谢鱼首当其冲的离开了牢房,但就在谢鱼脚踏出去的一瞬间,修道士就识别到了离开的人并不是那潜在的错误。
薄膜迅速合拢,谢鱼身后的女人躲闪不及,身体被薄膜拦腰折断。
谢鱼接住女人的身体,急切道:“什么情况?!”
“想要钻修道士的空子没那么简单。”罗宁把手按在薄膜之上,想要重新获得打开薄膜的权限,但修道士已经判定了几人想要越狱,薄膜极速在蠕动。

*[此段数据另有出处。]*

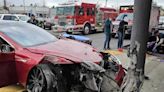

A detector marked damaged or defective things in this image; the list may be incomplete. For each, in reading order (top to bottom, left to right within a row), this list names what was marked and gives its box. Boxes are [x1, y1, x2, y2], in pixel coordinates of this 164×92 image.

牢房里的血液也在沸腾,作画干涸的血渍融化成一粒粒血珠朝天上漂浮,地板顺着画出的痕迹微微凸起。
沈岳砾趁着牢房里的几人不注意,挟持了其中一个女人,对众人威胁道:“把门打开!”
“你也看到了这个女人的下场,现在修道士已经有了警觉,不会这么容易把你们放出来。”
“我不管!赶紧把门打开!不然我就杀了她。”
牢房里的关押的几个女人可不是花瓶,她们都是来自各个机构的赐福者,自然不会任由沈岳砾放肆。
被沈岳砾抱在怀里的女人掐住他挟持自己的手,一截骨头从沈岳砾的手中穿刺而出。
沈岳砾疼的大喊大叫,沈岳砾卸力的同时,女人对着他的下巴一个掌推,直接把沈岳砾击飞了出去。
花蕤对着沈岳砾合拢手掌,沈岳砾身上盛开出了鲜艳的花朵,盘根交错的枝芽生长而出,扎进了地板,牢牢控制住了他的行动。
花蕤挥动双手,房间里也绽放出了密密麻麻的花朵,压制住了凸起的地板,“控制不了那玩意儿太久,还有没有其他办法?”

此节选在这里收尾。